UGANDA – Jugend und Alltag

 

Jahrelange Entwicklungshilfe in Uganda haben uns Marianne Kollmann und Lothar Löschenbrand aus St.Martin in Form eines bebilderten Vortrags nahegebracht.Fesselnde und in die Tiefe gehende Hintergrundgeschichten brachten uns die Problematik des Landes nahe.Die Schüler/innen der 4a und 4b waren sichtlich beeindruckt, als ihnen das Leben der ugandischen Jugendlichen, die von Kindheit an mit Arbeit in den Alltag eingebunden sind,eindrucksvoll mit Bildmaterial und Geschichten vorgestellt wurde.
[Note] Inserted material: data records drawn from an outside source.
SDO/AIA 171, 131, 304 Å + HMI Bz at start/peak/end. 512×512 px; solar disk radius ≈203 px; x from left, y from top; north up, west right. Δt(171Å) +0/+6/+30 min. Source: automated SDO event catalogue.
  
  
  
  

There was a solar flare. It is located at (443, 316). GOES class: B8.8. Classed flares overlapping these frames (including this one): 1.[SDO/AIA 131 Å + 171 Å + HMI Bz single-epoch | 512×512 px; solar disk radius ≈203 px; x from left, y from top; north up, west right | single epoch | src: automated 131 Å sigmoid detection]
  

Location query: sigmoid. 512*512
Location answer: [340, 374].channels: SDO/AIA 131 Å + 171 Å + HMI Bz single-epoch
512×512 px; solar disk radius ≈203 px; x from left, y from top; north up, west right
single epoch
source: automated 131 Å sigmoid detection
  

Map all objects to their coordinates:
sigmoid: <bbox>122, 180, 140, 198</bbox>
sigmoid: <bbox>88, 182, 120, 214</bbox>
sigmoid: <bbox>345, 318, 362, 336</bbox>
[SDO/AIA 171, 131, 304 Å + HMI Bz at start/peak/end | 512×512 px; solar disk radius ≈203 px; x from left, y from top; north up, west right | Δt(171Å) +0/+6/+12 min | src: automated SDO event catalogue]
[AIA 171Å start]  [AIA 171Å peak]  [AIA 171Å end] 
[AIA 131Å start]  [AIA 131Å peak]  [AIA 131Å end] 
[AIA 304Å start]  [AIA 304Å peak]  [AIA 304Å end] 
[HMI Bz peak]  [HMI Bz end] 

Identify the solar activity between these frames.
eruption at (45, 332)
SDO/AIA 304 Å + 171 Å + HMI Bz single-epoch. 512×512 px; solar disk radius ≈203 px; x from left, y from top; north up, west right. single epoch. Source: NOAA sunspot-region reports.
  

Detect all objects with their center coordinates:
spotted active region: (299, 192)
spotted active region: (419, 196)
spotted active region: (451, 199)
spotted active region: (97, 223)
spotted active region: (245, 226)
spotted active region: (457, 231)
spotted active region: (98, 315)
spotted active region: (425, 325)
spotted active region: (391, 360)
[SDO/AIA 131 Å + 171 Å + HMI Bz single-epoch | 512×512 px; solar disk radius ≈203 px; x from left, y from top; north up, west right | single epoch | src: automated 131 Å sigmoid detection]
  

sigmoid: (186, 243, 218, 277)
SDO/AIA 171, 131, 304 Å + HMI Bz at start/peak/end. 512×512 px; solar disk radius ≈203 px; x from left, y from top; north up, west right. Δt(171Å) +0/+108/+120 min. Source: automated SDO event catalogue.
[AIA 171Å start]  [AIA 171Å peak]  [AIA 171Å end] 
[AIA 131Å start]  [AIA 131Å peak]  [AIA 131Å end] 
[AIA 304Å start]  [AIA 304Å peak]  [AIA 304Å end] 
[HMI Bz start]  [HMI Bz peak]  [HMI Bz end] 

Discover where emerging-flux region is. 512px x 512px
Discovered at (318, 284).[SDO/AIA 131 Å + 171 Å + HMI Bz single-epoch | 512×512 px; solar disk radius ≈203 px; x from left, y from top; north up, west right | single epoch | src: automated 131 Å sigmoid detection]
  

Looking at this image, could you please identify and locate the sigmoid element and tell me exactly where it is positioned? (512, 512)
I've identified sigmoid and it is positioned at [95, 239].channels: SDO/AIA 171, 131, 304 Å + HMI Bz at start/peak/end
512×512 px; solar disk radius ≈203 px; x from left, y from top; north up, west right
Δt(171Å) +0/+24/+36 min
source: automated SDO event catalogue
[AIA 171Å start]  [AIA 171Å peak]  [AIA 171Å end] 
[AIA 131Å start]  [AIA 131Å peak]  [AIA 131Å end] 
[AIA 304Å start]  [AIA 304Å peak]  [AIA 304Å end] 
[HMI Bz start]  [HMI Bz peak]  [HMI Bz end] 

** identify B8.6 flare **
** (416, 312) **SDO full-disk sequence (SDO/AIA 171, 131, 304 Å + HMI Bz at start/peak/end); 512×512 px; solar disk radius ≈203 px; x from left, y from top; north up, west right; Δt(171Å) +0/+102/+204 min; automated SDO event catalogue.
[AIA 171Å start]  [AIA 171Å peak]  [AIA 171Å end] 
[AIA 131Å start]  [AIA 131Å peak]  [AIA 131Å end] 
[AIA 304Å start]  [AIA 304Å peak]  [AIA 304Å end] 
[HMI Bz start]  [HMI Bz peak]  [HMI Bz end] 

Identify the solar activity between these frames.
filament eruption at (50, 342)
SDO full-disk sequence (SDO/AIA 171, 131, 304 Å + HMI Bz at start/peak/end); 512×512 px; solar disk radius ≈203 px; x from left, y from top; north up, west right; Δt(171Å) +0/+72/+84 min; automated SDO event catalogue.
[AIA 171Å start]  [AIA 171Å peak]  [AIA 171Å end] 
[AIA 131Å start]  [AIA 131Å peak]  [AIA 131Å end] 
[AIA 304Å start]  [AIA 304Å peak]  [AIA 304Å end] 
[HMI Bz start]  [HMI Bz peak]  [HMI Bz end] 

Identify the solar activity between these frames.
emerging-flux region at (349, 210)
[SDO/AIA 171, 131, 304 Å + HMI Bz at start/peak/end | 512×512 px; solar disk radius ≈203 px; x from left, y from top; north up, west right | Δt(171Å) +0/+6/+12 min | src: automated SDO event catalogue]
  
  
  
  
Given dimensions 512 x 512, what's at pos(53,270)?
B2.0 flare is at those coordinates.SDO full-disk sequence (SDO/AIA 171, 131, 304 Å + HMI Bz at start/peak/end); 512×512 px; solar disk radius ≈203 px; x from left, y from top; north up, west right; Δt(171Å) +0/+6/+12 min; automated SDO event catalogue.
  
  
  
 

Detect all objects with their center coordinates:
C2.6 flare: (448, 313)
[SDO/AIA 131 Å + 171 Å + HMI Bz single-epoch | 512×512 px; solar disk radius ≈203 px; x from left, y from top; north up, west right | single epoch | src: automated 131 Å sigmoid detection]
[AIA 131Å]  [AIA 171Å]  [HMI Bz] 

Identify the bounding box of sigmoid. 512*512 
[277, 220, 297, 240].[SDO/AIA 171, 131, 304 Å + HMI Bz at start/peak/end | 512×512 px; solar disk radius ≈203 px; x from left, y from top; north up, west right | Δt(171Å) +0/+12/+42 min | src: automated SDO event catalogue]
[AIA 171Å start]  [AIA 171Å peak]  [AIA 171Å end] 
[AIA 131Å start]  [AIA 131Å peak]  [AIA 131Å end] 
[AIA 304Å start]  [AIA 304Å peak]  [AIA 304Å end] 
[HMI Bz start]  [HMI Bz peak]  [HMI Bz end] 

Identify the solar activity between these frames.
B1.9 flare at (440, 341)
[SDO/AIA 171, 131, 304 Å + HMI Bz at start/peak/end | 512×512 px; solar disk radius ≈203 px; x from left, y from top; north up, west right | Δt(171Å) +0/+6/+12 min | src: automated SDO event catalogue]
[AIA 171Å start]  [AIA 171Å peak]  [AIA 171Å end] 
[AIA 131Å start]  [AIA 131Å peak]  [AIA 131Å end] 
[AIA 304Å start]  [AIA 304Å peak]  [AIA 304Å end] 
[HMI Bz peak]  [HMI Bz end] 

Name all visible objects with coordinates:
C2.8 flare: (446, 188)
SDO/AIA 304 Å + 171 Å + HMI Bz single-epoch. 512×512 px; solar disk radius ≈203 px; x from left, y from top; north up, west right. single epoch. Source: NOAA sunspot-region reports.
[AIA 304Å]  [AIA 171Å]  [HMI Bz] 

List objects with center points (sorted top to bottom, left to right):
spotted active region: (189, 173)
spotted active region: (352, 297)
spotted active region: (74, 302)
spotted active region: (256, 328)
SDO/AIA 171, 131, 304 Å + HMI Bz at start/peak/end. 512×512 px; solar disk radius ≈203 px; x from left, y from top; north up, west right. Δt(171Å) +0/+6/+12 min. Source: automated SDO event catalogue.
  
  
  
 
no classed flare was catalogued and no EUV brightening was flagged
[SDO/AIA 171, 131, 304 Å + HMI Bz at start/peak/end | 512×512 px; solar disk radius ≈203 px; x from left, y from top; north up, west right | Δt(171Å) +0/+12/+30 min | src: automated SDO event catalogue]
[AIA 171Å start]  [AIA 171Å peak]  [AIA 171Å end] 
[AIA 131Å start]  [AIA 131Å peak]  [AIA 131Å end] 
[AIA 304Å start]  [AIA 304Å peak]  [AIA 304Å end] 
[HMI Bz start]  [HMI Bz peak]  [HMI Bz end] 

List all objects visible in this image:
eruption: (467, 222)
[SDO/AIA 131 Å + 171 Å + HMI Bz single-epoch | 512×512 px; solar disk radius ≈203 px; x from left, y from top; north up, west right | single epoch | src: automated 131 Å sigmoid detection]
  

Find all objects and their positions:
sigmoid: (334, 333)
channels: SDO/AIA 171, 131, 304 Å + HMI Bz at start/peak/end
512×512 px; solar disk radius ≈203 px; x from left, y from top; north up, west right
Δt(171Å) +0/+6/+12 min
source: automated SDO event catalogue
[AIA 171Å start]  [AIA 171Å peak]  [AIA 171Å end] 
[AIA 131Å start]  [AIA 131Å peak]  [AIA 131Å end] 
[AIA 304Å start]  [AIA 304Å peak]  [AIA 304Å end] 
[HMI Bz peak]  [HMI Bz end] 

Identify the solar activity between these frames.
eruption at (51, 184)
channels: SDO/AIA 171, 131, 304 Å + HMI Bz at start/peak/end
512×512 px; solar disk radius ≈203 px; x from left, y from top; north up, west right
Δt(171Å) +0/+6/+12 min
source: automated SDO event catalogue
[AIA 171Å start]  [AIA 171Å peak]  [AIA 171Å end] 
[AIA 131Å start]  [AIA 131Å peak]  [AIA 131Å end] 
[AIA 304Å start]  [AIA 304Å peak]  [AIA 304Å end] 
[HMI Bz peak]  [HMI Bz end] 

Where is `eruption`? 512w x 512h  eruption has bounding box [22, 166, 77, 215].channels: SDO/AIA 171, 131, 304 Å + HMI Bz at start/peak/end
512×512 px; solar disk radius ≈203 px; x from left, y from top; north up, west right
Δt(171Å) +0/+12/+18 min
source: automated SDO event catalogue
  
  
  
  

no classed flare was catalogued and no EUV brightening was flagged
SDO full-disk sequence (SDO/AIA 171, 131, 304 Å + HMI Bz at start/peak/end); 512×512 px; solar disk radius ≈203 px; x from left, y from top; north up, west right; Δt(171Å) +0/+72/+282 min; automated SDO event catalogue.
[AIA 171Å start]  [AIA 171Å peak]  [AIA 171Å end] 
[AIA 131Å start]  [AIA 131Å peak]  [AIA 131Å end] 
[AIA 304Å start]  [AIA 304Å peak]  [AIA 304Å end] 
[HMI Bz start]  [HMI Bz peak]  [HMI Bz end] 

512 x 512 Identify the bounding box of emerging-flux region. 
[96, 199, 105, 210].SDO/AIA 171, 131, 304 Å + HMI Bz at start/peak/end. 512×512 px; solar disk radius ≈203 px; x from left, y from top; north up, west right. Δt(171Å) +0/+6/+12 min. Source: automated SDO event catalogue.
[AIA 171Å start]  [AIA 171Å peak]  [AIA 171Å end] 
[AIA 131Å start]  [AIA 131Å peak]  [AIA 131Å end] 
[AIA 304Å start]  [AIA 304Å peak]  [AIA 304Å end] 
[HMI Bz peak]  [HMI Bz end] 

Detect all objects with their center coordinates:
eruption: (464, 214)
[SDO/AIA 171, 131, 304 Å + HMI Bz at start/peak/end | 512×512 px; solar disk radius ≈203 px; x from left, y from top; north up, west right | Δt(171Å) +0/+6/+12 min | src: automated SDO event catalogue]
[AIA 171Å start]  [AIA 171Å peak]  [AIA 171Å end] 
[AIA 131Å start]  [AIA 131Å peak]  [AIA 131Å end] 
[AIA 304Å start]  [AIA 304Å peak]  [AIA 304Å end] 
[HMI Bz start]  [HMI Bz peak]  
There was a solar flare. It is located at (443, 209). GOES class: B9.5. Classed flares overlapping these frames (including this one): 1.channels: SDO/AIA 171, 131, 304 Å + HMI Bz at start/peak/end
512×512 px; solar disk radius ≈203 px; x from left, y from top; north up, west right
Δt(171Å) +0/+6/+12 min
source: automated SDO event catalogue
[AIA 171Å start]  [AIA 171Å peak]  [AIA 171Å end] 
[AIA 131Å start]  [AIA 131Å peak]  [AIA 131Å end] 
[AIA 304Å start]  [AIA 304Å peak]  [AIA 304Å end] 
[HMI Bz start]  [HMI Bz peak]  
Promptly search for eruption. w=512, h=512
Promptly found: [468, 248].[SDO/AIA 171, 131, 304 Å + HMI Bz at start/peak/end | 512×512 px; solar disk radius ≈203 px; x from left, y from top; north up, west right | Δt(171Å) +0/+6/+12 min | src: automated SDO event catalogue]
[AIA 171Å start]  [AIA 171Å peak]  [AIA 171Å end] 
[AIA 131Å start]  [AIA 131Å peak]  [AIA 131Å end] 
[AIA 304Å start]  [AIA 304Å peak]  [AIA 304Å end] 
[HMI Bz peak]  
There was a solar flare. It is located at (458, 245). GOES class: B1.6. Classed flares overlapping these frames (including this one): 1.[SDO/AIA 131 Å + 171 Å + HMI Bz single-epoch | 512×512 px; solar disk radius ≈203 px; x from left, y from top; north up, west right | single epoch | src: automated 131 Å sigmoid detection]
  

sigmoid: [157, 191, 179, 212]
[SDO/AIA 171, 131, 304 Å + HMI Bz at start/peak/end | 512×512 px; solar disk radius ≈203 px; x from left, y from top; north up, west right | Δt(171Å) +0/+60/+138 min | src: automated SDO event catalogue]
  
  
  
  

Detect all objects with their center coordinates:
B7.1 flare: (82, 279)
Die ureigensten Standards wie Soziales oder Bildung, die in unserem Kulturkreis als selbstverständlich gelten, sind in Uganda nicht jedem zugänglich.Der Schulbesuch, bei uns Normalität, ist für die ugandische Jugend ein Privileg.Die geringe Anzahl an Schulen im Lande bringt mit sich, dass die Schüler für mindestens ein halbes Jahrvom Elternhaus getrennt sind.In der abschließenden Diskussion zwischen den Schülern der 4.Klassen und den vortragenden Entwicklungshelfern wurden noch viele Insiderinfos an die hoch interessierten und nachdenklichen Schülern herangetragen.